The marginal value of optimization depends on your use-case and current baseline performance. If you’re a backend API team with an SLA, the specific numbers may even be hard coded into a contract. If there are no binding agreements on performance, the requirements are fuzzier and may be driven more by best practices and customer reports. In either case, do some cost benefit analysis – this doesn’t have to be rigorous and sometimes the reason to do it regardless of how high the lift is may be as simple as “users will stop using this dashboard if it continues taking five seconds to load”.

Finally, once you’ve picked a target don’t forget to measure your performance progress. Are there certain metrics (percentile latency, profiling stats, etc) you can use to describe the current performance and how will you know when you’ve reached your goal? I really enjoy performance work, but I also know I need to know when to stop at the risk of losing sight of other goals.

Can I optimize without caching?

Reaching for caching as a strategy in a first pass at performance work does two things that are not ideal for the resilience of your system.

  1. It hides inefficiencies (poorly written queries, N^2 algorithms) that exist in your program that will be much more difficult to spot once the cache is in place.
  2. It can make your cache load bearing over time, meaning unless your cache is healthy, your application is unusable under normal load. Since most distributed in-memory caches are, by design, meant to be volatile and ephemeral, cold-cache events become an Achilles heel for your system.

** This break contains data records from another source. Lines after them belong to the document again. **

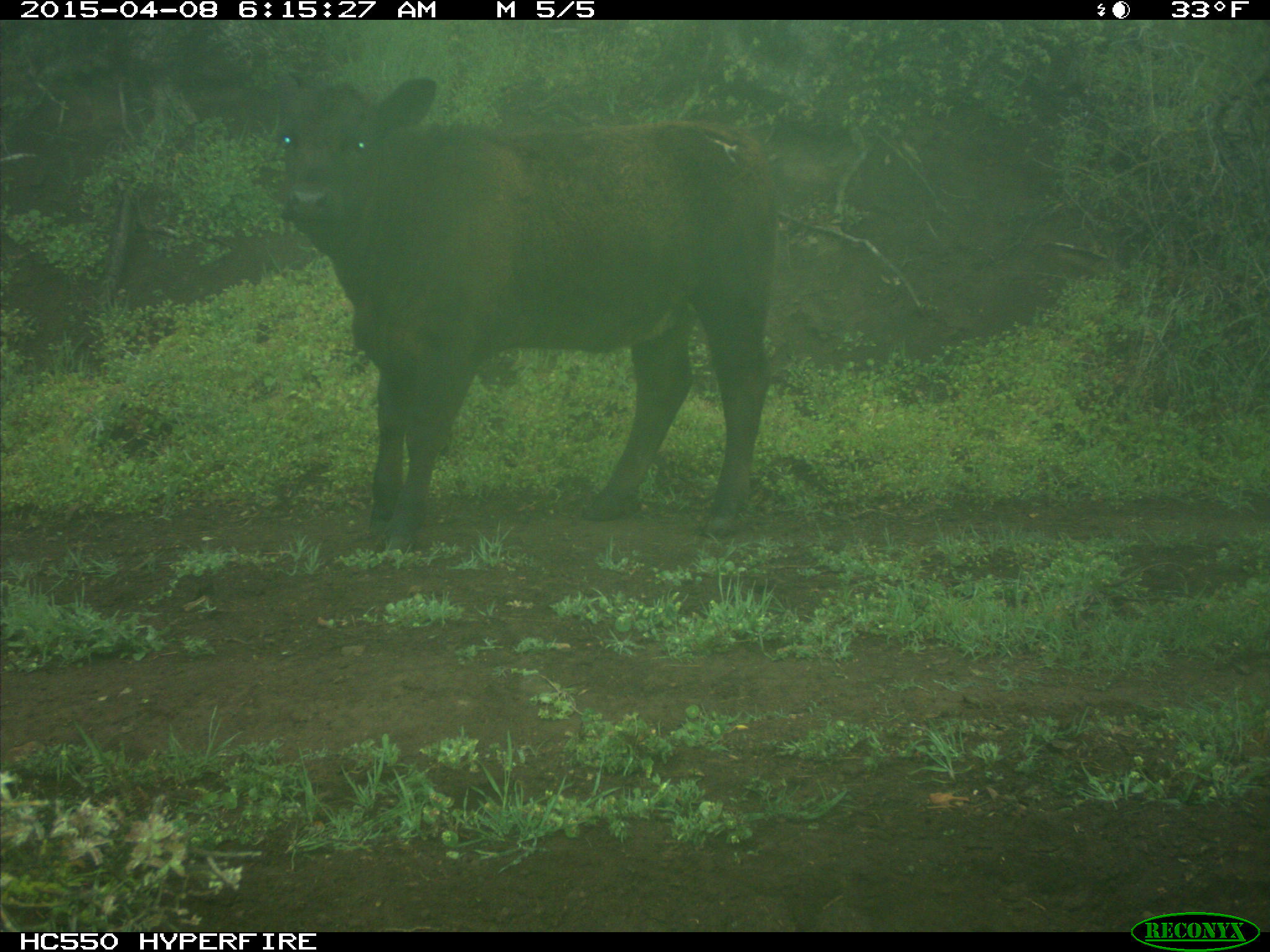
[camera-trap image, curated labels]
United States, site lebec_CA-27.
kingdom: Animalia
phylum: Chordata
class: Mammalia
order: Artiodactyla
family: Bovidae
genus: Bos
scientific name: Bos taurus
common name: domestic cow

Before you cache data, consider common performance bottlenecks in your system. Some common examples for web apps are:

  • Excess database querying such as N+1 queries.
  • Excess memory allocation, especially for garbage collected languages. I currently use rails for word and Active Record object allocations are particularly expensive since they lead to longer GC cycles that impact latency.
  • Missing HTTP response compression (gzip compression for example at a reverse proxy).
  • In-efficient algorithms, such as slow compute inside nested loops. Worth knowing the basics of Big O here.

Can I cache outside of my origin server?

Ok, so you need to cache – but can you cache the data such that:

  1. The data is as close to the requester as possible, therefore much faster to serve!
  2. Your backend server can sit back and do zero work (isn’t that great?)

The good news for web applications is that browser clients have their own cache. By using proper cache-control HTTP headers, you can have control over what requests are cached and for how long. If the data is too dynamic (unique to individual users for example) to cache for any length of time, consider if you can make it static (same for all users). If you can’t make it static, can you extract the parts that are static and cache that?

Most enterprise applications with global customer bases also make use of Content Delivery Networks (CDN’s) that have points of presence (data centers strategically located in geographic locations around the world) that can serve requests out of its own cache without reaching to the origin servers.

Delegating caching behavior to systems closer to your clients isn’t a mutually exclusive strategy to caching at origins with remote in-memory systems, but they can be a low effort (implementation wise) and significantly faster caching approach so they’re worth trying out first if they’re not being used.